The State of Working Illinois, released Tuesday, found the union membership among working-age Illinois residents has fallen from 20.6 percent in 2002 to 17.2 percent. The findings also suggest that this decline may have been a factor in pushing income inequality to extremes. The salary boost of belonging to a union worker—some $10,682 for workers making a median wage of $43,687—goes up for low-income workers. The bottom 25 percent of nonunion earners make an average of $15,471, while the bottom 25 percent of union earners makers $27,406. A similar gap appears in the bottom 10 percent of each group, with union workers earning an average of $14,685 and non-union workers earning an average of $3,701. The authors conclude that with the power to considerably boost incomes in the lowest brackets, unionization can prevent the lower-earning workers from descending into poverty.
At the other end of the spectrum, union gains are more modest: For the top 25 percent of union workers, incomes average $61,884, compared with $57,692 for nonunion workers. And, strikingly, the top 10 and 1 percent of nonunion workers actually make more than their unionized counterparts. Overall, this means that union wages are far more compressed than nonunion wages in the state, with a $100,319 discrepancy between the highest- and lowest-earning brackets of union workers, compared with a $296,404 gap among nonunion workers.
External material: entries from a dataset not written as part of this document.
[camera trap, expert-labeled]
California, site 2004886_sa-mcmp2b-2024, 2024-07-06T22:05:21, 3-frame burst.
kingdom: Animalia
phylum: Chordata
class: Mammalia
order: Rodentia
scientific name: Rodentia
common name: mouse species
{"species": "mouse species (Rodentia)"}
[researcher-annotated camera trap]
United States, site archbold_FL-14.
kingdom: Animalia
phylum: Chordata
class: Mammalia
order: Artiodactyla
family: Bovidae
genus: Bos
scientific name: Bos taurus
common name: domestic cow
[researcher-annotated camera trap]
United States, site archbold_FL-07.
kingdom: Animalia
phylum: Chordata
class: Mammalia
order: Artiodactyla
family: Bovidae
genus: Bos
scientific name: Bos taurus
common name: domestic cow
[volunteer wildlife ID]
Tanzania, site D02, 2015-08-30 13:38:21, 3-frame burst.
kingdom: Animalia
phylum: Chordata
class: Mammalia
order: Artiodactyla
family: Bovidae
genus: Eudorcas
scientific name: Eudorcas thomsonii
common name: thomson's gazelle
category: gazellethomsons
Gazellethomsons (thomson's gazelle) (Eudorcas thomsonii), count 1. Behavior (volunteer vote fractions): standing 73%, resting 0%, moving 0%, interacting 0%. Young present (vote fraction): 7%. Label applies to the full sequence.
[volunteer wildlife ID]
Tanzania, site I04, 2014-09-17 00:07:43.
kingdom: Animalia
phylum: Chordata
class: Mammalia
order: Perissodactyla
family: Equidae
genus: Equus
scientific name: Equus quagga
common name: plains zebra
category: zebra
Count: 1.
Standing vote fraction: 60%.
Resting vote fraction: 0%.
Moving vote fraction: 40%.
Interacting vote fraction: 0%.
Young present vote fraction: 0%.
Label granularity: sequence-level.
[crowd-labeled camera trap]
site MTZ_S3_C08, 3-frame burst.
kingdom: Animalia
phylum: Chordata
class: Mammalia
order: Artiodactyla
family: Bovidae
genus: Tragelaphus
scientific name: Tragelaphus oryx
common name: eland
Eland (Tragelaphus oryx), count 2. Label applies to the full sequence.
According to coauthor Frank Manzo, some degree of income inequality isn’t necessarily a bad thing. It can “encourage hard work, the acquisition of skills and education, and innovation." But "when income inequality gets too high, like the levels we see today, it can negatively impact economic growth." This is because “the ‘marginal costs’ of inequality—such as lower equality of opportunity and lower class mobility, declining middle and working class wages, higher chances of financial crises, and even decreased national happiness—are outweighing the ‘marginal benefits,’” Manzo explains.
Given this, the report's findings indicate that higher unionization could help shrink Illinois' income gaps and lead to economic growth.
There's another way that unions can be a powerful agent to combat the detrimental effects of weak economies. Despite some improvement, Illinois workers still have only “somewhat more financial security and slightly higher prospects for finding a job” than during the darkest days of the recession. Even under these grim conditions, unionized workers generally have higher wages and have more financial security for their retirement—benefits that nonunion workers don’t always enjoy, rendering them more vulnerable to the dire effects of economic recession.
This means that lower unionization rates not only hurt workers, but also put a strain on Illinois' social safety net. With union membership on the decline, the authors hypothesize that the growing ranks of nonunion workers are sapping public resources that could otherwise be used to boost the economy by, for instance, “subsidizing college education and investing in early childhood education programs”—investments that the authors suggest would improve Illinois’ long-term labor market prospects.
The authors conclude by recommending that Illinois help combat the decline of unionization. The state could, for example, require employers to post notices in every workplace detailing the “collective acts to improve pay, working conditions, and job-related problems that are lawful even if workers are not in a union” so that workers know it is their legal right to seek justice and improved working conditions.
Although the authors make clear that cooperation from the state—in the form of investments in public infrastructure, increases in the minimum wage and reforming the tax code—is vital for positive economic growth, The State of Working Illinois shows that unions can provide workers and economies with invaluable armor to withstand crises like the Great Recession.